"Tu réfléchissais, ce matin. Tu étais
dans les meilleures conditions qui soient pour ce faire, assise sous le
cerisier, ton café brûlant entre les mains. Dans le sapin voisin, un grimpereau
chantonnait allègrement en partant à l’assaut du tronc, minuscule boule – un
grimpereau pèse moins de dix grammes – de joie et d’énergie. Il était à peine
six heures. Les cerises pendaient sous les feuilles en goutte de sang, comme
dans la chanson.
Mais avais-tu réellement le
droit, t’inquiétais-tu, de prêter à cet oiseau la joie qui te gonflait le cœur ?
N’était-ce pas là une projection, une vue de l’esprit – une paresse, même ?
Ou bien fallait-il penser que
la joie qui était la tienne en ce matin de juin couleur d’azur et de cerise se
nourrissait de la joie de l’oiseau ? Qu’il en était, sinon l’origine – tu avais
ce matin-là d’autres motifs d’être joyeuse – du moins l’écho parfait, l’expression
la plus juste qu’il te serait jamais donné d’atteindre ?

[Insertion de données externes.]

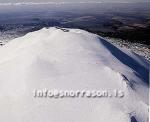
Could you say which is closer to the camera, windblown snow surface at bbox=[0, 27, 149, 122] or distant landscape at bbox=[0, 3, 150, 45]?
windblown snow surface at bbox=[0, 27, 149, 122]

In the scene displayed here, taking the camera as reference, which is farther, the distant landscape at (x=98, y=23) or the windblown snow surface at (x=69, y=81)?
the distant landscape at (x=98, y=23)

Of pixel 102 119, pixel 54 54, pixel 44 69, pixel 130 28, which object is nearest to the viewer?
pixel 102 119

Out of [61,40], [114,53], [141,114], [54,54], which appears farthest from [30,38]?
[141,114]

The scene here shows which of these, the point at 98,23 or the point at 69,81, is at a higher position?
the point at 69,81

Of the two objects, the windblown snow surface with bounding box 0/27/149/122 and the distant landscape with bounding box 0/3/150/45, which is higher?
the windblown snow surface with bounding box 0/27/149/122

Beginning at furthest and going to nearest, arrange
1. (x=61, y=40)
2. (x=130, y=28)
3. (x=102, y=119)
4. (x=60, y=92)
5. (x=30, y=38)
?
(x=130, y=28), (x=30, y=38), (x=61, y=40), (x=60, y=92), (x=102, y=119)

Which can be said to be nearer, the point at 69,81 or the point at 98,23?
the point at 69,81

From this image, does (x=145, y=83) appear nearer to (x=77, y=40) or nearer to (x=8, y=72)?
(x=77, y=40)

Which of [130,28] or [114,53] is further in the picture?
[130,28]
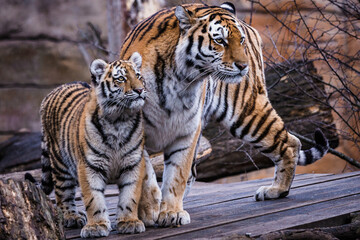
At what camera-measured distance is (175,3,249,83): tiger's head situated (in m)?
3.31

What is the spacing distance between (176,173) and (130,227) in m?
0.58

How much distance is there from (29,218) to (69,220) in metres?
1.05

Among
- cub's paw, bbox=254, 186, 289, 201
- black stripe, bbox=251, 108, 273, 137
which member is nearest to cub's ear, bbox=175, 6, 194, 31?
black stripe, bbox=251, 108, 273, 137

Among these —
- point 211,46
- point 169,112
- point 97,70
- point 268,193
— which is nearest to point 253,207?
point 268,193

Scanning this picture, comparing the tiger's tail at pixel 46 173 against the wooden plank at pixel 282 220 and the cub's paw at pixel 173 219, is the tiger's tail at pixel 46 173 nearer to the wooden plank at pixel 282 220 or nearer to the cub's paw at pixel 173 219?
the cub's paw at pixel 173 219

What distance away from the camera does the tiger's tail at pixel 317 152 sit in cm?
448

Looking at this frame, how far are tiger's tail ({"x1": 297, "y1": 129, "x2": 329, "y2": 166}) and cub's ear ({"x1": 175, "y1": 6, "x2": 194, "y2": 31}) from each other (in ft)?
5.46

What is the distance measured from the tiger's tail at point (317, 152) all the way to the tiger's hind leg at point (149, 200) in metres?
1.54

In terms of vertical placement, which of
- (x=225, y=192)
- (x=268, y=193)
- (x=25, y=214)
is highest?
(x=25, y=214)

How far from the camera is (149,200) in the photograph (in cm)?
343

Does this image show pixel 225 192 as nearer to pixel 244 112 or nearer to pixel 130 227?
pixel 244 112

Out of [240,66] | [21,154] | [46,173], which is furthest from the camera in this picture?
[21,154]

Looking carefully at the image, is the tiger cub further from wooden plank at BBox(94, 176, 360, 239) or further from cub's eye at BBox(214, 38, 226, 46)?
cub's eye at BBox(214, 38, 226, 46)

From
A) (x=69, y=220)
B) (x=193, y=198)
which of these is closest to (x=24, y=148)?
(x=193, y=198)
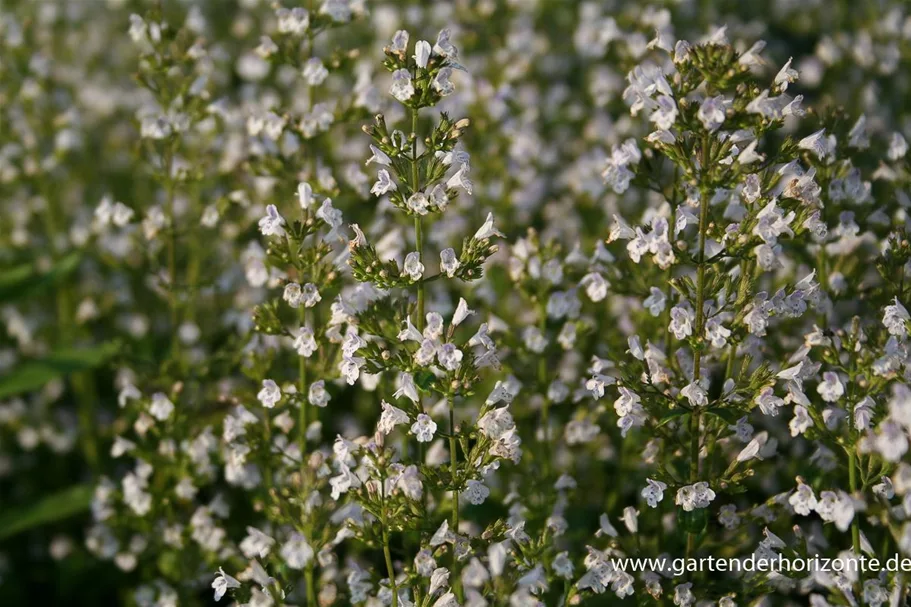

Et pourquoi donc n’aurait-il
pas été joyeux, bien campé sur son territoire de prédilection, avec pour
perspective l’arpentage vertical méthodique d’une écorce d’épicéa gorgée de
délicieuses larves et de moucherons juteux, le soleil en ligne de mire et pour
toute compagnie, hormis la mienne, celle de quelques merles débonnaires ?
Résonance : oui, vos deux
joies se faisaient écho, jusqu’à n’en plus faire qu’une dans la louange du
matin."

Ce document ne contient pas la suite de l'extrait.